Affiliation:
1. From the Division of Pathology and Laboratory Medicine, The University of Texas M. D. Anderson Cancer Center, Houston
Abstract
Abstract
Microglandular adenosis is widely known as a benign breast lesion that can produce a mass. It differs from other types of adenosis by having an infiltrative pattern of growth and glands lacking a myoepithelial layer. Although in every other aspect the cells lining the glands are epithelial, they stain strongly with S100 protein. Most cases of microglandular adenosis are resolved after adequate excision, but more recent data suggest that this lesion may be a precursor for carcinoma, with atypical microglandular adenosis being an intermediate lesion.

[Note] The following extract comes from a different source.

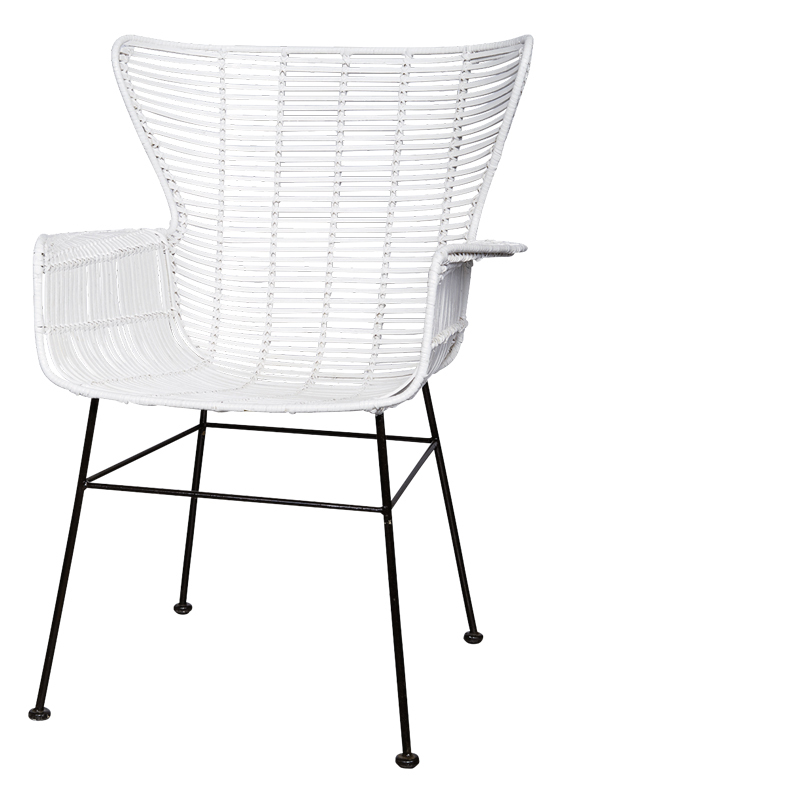 TAVIRA CHAIR WHITE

Carcinomas arising in a background of microglandular adenosis, although they may be low grade, are commonly estrogen and progesterone receptor negative, in contrast to most conventional low-grade carcinomas unrelated to microglandular adenosis. They also show immunopositivity for S100 protein, similar to microglandular adenosis. Diagnostic problems include differentiating microglandular adenosis from carcinoma and assessing the extent of the carcinoma component. In this review, we discuss the histomorphologic and immunophenotypic characteristic of the spectrum of microglandular adenosis lesions with emphasis on diagnostic features distinguishing microglandular adenosis from well-differentiated carcinoma, in particular, tubular carcinoma, and assessment of surgical margins of excision in such lesions.
Publisher
Archives of Pathology and Laboratory Medicine
Subject
Medical Laboratory Technology,General Medicine,Pathology and Forensic Medicine
Cited by
26 articles.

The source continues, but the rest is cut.